Le club dit l’inverse de la feuille de match

Pendant que l’entraîneur le sort, la direction accélère. Le Real négocie une prolongation jusqu’en 2031, alors que son contrat court déjà jusqu’en 2029, avec une revalorisation salariale majeure et une valorisation estimée au-delà de quatre-vingt-dix millions d’euros.

Voilà l’énigme véritable. Le club le traite comme un joueur de référence et le staff refuse de le rendre indispensable. Les médias espagnols l’annonçaient comme la grande victime du mercato, il est devenu le joueur le plus utile de l’effectif sans en devenir le cadre.

Notre verdict sur la gestion de Mourinho

La thèse du sacrifice pour calmer les stars ne tient pas seule. Mourinho encense publiquement le Turc et répète que les analyses internes du club vont bien au-delà des buts et des passes. Sa gestion ressemble surtout à une montée en charge contrôlée, chez un joueur de 21 ans qui a manqué cinq matchs sur blessure musculaire en fin de saison passée.

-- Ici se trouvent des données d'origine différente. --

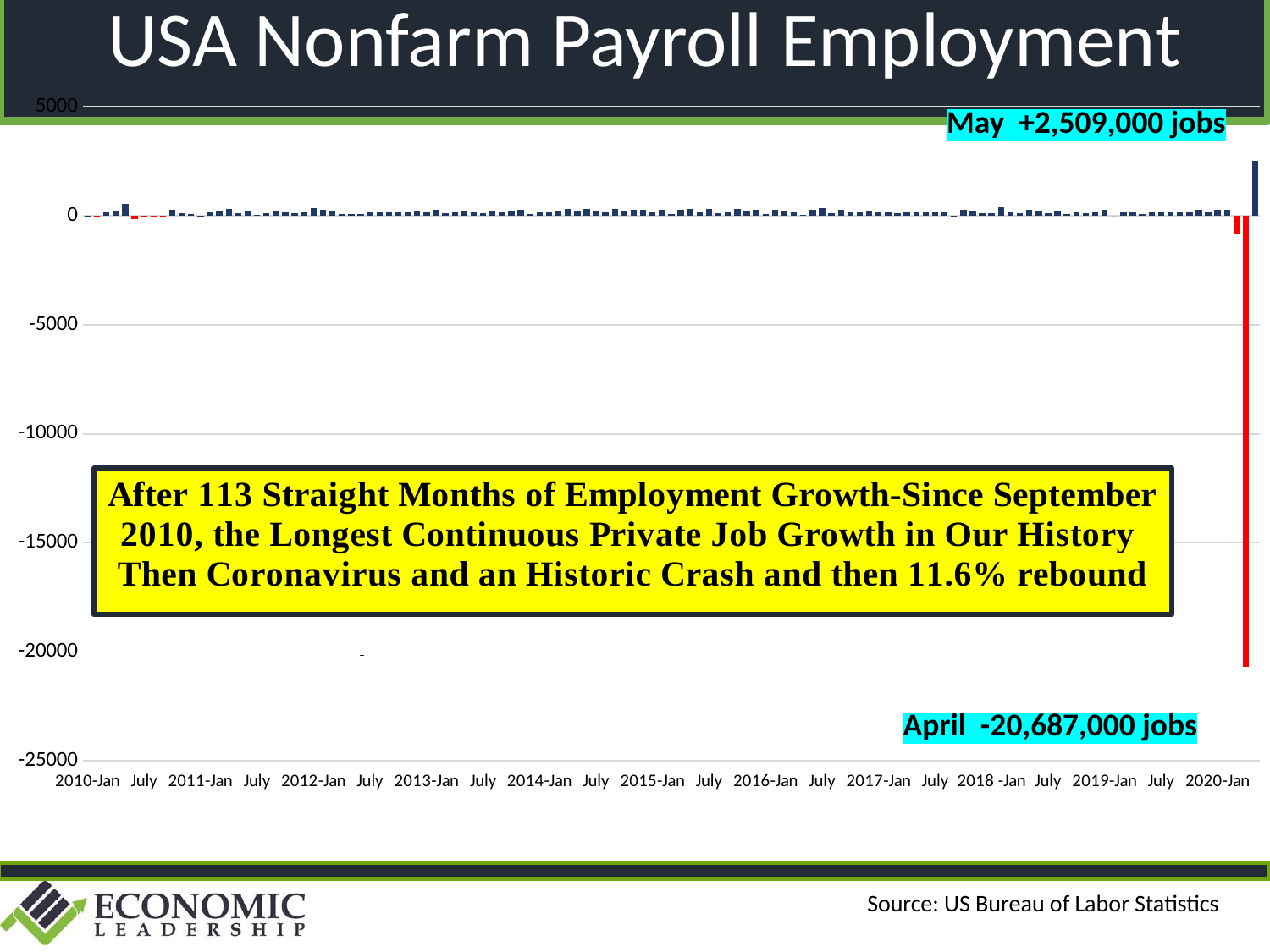
Which month shows the lowest value on the chart? April Is the value for April greater or less than -15000? less Which month shows the highest value on the chart? May Is the value for May greater or less than 0? greater What kind of chart is shown on the slide? bar chart Which is larger, the value for May or the value for April? May What is the difference between the May value and the April value? 23,196,000 jobs What colour is the bar for April? red According to the annotation, how many jobs were added in May? +2,509,000 jobs What is the first x-axis label on the chart? 2010-Jan According to the annotation, how many jobs were lost in April? -20,687,000 jobs What is the title of the chart? USA Nonfarm Payroll Employment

Le problème, c’est que cette prudence a désormais un prix en points. Deux sorties, deux pertes de contrôle, dont une défaite et un 2-0 dilapidé. Si le scénario se répète au Metropolitano, la question ne sera plus de savoir si Güler mérite les clés, mais combien elles ont déjà coûté.

Vos questions sur le cas Arda Güler

📊 Quelles sont ses statistiques cette saison

Un but et deux passes décisives en six apparitions, pour 295 minutes disputées. Il est le meilleur créateur du Real Madrid avec vingt-quatre occasions et figure au quatrième rang de la Liga pour les ballons récupérés.

🔄 Pourquoi Mourinho le sort si tôt

Les raisons avancées changent à chaque match. Un risque d’expulsion contre le Betis, une baisse d’intensité contre Elche. L’entraîneur assume par ailleurs de ne pas vouloir rendre le Turc indispensable à ce stade de la saison.

💶 Qui lui prend sa place

Yan Diomandé, recruté cet été pour cent quarante millions d’euros, auquel s’ajoutent Bernardo Silva, Brahim Díaz et le retour attendu de Rodrygo. Contre le Rayo, c’est pourtant Güler qui est entré à la place de Diomandé pour relancer le match.

📝 Le Real veut-il le prolonger

Oui, et les discussions s’accélèrent. Son contrat court jusqu’en 2029 et le nouvel accord le lierait au club jusqu’en 2031, avec une hausse de salaire importante, pour un joueur valorisé au-delà de quatre-vingt-dix millions d’euros.

⚖️ Est-ce vraiment une histoire d’ego

Rien ne le prouve. Mourinho l’encense publiquement et met en avant son travail défensif. La hiérarchie qui pèse le plus lourd est celle des montants de transfert, à laquelle s’ajoute une gestion prudente d’un joueur de 21 ans blessé musculairement la saison passée.